Podcastfolge #94: Blind in die Berge
Foto: Kletterhalle Wien / Edgar Eisner
Wie findet man Halt, wenn man nichts sieht? Die österreichische Parakletterin Linda Le Bon ist fast blind – und erklimmt dennoch mit beeindruckender Präzision steile Wände und hohe Berggipfel. In der neuen Folge des Bergwelten-Podcasts begleiten wir sie bei einem Training und stellen die Frage: Wie erlebt man die Berge mit einem, fürs Bergsteigen so wichtigen, Sinn weniger? Und: Wie orientiert man sich ohne Sehsinn an Kletterwänden und am Fels?
Mit Stimme statt Sicht
Linda Le Bon ist Anfang sechzig, leidenschaftliche Bergsportlerin und seit einigen Jahren fester Bestandteil der internationalen Parakletter-Szene. Im September 2025 holte sie bei der Paraclimbing-Weltmeisterschaft in Seoul Silber.
Dass Linda heute auf Wettkampfbühnen steht, ist keine Selbstverständlichkeit. Mit Ende vierzig erkrankte sie an Makuladegeneration, einer unheilbaren Netzhauterkrankung. „Am Anfang wollte ich es nicht wahrhaben. Ich dachte, das wird schon wieder. Dann ist es ziemlich schnell schlimmer geworden, und ich habe zwei Jahre lang schwer damit gekämpft", erzählt sie im Podcast-Interview. Seit der Diagnose wurde Linda 19 Mal am Auge operiert, heute ist sie fast blind.
Linda Le Bon verlässt sich beim Klettern nicht auf ihren Sehsinn, sondern auf ihr Gehör.
Doch Stillstand kam für Linda, die in ihren Zwanzigern als eine der ersten Frauen den 8.201m hohen Cho Oyu ohne künstlichen Sauerstoff bestieg, nie in Frage: „Ich wusste, ich muss in Bewegung bleiben", sagt sie. Statt sich zurückzuziehen, suchte sie neue Wege. Heute zählt sie zu den besten Parakletterinnen der Welt und geht ihrer Bergsport-Leidenschaft nach wie vor mit Begeisterung nach.

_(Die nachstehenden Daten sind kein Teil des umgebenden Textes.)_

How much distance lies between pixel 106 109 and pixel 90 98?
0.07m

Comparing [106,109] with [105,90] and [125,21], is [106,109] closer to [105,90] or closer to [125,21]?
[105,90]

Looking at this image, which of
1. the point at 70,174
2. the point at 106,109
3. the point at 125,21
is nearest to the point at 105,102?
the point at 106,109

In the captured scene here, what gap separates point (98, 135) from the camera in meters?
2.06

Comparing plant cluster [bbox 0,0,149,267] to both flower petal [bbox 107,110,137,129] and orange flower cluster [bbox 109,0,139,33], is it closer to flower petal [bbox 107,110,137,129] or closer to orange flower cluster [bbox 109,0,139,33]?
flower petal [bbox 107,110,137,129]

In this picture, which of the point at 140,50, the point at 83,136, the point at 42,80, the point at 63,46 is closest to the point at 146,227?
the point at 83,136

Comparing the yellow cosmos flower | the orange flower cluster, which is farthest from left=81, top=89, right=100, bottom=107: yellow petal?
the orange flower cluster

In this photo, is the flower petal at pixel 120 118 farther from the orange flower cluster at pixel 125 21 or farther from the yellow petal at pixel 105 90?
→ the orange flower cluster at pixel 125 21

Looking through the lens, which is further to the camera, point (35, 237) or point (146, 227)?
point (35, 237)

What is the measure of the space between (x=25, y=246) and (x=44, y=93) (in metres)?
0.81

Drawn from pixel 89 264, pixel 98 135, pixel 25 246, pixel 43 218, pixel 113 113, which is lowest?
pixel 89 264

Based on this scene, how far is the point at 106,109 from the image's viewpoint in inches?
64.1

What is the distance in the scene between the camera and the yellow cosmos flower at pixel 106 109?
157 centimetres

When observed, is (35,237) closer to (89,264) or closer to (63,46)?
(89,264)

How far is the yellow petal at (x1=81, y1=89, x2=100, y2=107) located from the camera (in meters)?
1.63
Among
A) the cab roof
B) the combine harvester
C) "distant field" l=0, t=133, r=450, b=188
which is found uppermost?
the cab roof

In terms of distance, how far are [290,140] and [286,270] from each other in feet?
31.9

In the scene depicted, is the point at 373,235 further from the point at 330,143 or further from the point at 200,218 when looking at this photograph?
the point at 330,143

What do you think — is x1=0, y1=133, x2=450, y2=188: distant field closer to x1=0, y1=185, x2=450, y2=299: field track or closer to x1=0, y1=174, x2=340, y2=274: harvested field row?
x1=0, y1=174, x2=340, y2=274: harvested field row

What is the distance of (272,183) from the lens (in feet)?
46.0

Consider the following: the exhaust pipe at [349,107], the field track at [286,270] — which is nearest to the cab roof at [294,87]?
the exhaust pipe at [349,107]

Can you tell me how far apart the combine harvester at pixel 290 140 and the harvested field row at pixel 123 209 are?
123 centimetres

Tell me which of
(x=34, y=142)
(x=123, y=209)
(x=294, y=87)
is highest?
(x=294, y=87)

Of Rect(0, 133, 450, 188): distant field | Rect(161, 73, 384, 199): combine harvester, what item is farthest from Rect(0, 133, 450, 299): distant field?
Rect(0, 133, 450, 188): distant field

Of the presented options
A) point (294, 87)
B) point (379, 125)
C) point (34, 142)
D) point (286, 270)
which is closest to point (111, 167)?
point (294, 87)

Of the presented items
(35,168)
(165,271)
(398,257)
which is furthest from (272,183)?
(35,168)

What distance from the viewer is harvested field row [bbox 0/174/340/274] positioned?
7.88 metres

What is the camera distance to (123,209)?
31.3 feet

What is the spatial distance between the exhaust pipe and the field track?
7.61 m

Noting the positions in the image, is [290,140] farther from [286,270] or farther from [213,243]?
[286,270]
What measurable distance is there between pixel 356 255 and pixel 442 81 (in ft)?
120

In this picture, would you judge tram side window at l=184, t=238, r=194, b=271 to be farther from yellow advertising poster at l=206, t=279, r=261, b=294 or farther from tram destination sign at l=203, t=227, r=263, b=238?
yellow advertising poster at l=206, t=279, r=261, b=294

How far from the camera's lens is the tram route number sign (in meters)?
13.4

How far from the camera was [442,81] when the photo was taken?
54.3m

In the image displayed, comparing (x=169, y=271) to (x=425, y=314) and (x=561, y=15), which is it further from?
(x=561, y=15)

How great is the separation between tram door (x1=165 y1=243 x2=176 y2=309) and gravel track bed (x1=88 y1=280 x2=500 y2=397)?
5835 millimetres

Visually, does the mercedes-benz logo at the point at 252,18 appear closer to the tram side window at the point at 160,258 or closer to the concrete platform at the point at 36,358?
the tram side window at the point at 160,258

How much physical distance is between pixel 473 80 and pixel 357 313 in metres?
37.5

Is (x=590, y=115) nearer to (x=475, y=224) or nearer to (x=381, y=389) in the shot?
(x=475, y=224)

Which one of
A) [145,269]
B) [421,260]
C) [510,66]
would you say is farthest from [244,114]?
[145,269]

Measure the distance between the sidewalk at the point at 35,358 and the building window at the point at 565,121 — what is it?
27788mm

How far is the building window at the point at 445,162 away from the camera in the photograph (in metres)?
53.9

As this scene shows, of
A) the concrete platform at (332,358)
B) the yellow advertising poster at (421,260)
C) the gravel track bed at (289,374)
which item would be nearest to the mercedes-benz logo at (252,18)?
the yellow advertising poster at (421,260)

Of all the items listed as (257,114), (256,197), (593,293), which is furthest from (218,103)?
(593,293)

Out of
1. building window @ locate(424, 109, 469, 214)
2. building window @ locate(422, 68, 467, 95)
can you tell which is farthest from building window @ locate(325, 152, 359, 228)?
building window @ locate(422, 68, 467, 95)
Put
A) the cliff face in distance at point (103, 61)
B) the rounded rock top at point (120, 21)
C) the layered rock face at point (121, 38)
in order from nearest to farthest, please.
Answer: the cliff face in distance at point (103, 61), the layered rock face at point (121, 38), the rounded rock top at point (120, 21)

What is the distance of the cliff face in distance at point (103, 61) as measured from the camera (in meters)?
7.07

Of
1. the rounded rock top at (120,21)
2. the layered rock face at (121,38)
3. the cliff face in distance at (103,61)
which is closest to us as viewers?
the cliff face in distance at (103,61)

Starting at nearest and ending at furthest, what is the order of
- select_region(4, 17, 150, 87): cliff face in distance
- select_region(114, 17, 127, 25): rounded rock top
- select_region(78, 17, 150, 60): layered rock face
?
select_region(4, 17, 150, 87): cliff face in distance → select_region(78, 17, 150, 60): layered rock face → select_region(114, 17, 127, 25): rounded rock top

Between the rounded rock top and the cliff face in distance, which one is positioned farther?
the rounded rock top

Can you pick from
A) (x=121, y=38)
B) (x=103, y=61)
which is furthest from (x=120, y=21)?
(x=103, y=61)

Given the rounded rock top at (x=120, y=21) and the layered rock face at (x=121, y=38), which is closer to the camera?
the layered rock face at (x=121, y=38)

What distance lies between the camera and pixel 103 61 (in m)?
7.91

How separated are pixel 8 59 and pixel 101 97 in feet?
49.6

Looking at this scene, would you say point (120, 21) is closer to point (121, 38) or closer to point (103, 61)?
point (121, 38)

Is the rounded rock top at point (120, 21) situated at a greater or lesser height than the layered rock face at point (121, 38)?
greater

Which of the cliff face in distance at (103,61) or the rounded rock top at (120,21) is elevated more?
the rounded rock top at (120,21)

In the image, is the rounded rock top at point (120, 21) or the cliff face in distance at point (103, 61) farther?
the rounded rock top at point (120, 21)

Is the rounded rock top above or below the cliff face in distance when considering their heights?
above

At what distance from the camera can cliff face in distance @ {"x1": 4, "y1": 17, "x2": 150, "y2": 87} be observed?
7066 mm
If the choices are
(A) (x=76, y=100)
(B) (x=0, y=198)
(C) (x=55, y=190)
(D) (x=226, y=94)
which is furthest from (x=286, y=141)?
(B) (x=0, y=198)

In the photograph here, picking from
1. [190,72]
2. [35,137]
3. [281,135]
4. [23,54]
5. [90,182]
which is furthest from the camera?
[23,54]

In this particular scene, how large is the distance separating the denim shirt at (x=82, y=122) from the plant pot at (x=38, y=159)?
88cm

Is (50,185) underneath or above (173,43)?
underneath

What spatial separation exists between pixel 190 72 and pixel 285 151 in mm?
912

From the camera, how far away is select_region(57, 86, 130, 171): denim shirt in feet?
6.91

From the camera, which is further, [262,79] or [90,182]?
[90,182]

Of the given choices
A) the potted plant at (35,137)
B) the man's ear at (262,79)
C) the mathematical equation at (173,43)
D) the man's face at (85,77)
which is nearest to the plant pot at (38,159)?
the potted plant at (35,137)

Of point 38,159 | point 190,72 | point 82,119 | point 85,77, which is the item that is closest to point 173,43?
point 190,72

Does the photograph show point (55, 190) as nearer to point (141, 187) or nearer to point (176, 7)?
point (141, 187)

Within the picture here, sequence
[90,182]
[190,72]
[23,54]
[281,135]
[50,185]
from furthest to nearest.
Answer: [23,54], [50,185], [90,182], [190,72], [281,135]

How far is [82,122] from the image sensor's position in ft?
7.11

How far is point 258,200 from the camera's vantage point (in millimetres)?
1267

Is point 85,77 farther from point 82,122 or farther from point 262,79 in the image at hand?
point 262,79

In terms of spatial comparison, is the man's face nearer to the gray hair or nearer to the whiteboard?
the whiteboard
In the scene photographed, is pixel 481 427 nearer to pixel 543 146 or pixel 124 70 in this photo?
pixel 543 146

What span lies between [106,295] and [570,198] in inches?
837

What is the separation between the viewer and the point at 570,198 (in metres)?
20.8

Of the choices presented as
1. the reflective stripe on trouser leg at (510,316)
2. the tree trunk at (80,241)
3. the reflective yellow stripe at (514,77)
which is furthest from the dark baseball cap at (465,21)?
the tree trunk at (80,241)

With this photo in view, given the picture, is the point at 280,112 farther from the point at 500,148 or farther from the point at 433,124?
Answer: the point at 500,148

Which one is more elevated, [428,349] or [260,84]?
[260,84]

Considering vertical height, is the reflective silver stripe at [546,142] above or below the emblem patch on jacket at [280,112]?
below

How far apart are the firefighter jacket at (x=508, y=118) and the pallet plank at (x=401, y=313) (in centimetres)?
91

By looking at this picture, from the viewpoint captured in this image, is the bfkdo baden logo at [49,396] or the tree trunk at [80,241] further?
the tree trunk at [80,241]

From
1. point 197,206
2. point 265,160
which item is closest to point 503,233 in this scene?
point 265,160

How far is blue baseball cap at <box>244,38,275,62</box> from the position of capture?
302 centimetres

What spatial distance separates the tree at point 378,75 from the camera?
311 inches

Alles ist möglich. Wenn man vollblind klettern kann oder ein Querschnittsgelähmter auf den Armen hängend eine Route hochkommt – unmöglich gibt es nicht. Schwer schon.

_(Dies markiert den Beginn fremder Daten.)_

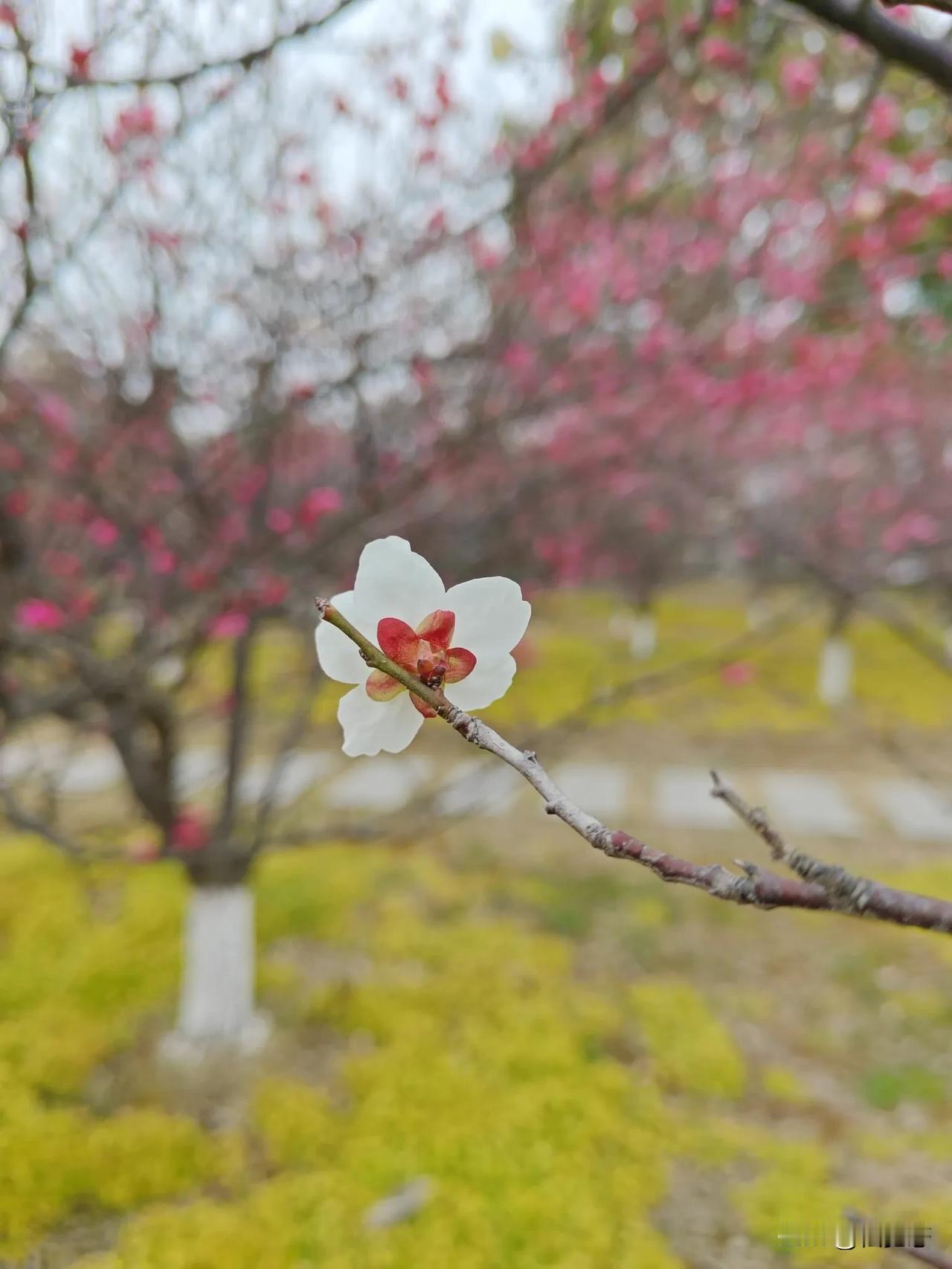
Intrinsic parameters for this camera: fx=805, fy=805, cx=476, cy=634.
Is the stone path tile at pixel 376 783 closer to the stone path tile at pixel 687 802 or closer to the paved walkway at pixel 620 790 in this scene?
the paved walkway at pixel 620 790

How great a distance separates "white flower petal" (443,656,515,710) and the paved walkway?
5.05 meters

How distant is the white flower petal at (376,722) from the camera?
0.52 meters

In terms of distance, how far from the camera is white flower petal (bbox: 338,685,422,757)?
1.72ft

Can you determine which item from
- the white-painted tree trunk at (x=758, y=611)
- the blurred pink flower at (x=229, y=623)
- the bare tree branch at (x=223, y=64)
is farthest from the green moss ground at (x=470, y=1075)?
the white-painted tree trunk at (x=758, y=611)

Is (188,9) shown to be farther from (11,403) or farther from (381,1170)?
(381,1170)

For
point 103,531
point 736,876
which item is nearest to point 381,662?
point 736,876

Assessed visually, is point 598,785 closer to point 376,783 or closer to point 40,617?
point 376,783

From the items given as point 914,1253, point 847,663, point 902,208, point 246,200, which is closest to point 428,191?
point 246,200

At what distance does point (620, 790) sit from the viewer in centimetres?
712

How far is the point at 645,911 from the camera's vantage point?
4754 mm

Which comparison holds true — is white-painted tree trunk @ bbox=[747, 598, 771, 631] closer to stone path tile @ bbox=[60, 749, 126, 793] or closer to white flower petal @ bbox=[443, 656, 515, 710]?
stone path tile @ bbox=[60, 749, 126, 793]

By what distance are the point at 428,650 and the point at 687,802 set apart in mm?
6728

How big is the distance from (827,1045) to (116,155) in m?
→ 4.20

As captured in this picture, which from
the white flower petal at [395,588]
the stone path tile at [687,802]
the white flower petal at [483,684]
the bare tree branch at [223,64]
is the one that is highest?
the stone path tile at [687,802]
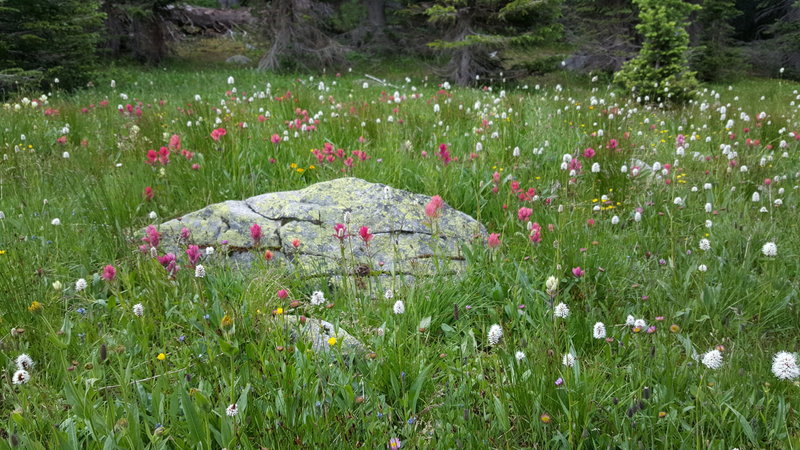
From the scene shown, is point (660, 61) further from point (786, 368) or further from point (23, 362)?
point (23, 362)

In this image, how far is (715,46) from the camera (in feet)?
63.2

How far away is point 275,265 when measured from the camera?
3348mm

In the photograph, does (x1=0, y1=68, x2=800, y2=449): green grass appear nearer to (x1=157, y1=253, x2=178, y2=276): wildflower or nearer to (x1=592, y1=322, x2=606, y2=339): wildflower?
(x1=592, y1=322, x2=606, y2=339): wildflower

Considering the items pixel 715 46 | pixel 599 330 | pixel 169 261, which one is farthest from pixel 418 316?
pixel 715 46

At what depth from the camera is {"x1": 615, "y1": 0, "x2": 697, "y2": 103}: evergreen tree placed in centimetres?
1049

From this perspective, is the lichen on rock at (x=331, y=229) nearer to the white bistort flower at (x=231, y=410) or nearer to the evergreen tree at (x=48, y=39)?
the white bistort flower at (x=231, y=410)

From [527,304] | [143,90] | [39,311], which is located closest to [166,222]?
[39,311]

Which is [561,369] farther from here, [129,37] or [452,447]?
[129,37]

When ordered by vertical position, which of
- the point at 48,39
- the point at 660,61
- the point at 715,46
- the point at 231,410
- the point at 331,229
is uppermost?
the point at 48,39

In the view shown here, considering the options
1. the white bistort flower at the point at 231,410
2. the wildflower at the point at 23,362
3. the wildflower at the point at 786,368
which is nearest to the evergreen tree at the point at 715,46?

Wenn Linda klettert, ist es beinahe still. Nur ihr rhythmischer Atmen ist zu hören – und die Stimme ihres Ansagers, Patrik Törnström. Ein Ansager, auch Guide oder Caller genannt, unterstützt Athletinnen und Athleten mit bestimmten Behinderungen bei der Sportausübung. In Lindas Fall funktioniert das durch verbale Anweisungen. Patrik fungiert, wenn man so will, als Lindas zweites, funktionierendes Paar Augen: „Ich übernehme quasi den Sehsinn von Linda“, erklärt er. Linda tastet sich beim Klettern anhand von Patriks Worten Stück für Stück nach oben und vertraut voll und ganz auf die Stimme, die sie leitet. Dieses Vertrauen ist das Fundament ihres Erfolgs.
Die Berge spüren
Nicht nur in der Kletterhalle, auch draußen in den Bergen, verlässt sich Linda auf ihre anderen Sinne. Beim Wandern stützt sie ihr Gewicht auf Wanderstöcke, mit denen sie Unebenheiten, Felsen und Wurzeln ertastet. Ihrem Blindenführhund Buddy hat sie beigebracht, sie auf Wanderwegen zu führen. „Er geht an einer kurzen Leine vor mir, ich sehe seine Bewegung und folge ihm. So schaffen wir viel", erzählt Linda. Ein weiterer wichtiger Faktor, der Linda bei ihren Bergtouren hilft, ist ihr visuelles Gedächtnis.
Linda Le Bon steht für etwas, das weit über den Klettersport hinausgeht. Sie zeigt, wie man Verlust in Stärke verwandeln kann. „Man kann dankbar für alles sein, was man noch erleben darf. Wichtig ist, dass man in Bewegung bleibt – am liebsten in den Bergen und in der Natur", sagt sie. Lindas nächstes großes Ziel sind die Paralympischen Spiele 2028 in Los Angeles – dort wird Paraklettern zum ersten Mal olympisch sein.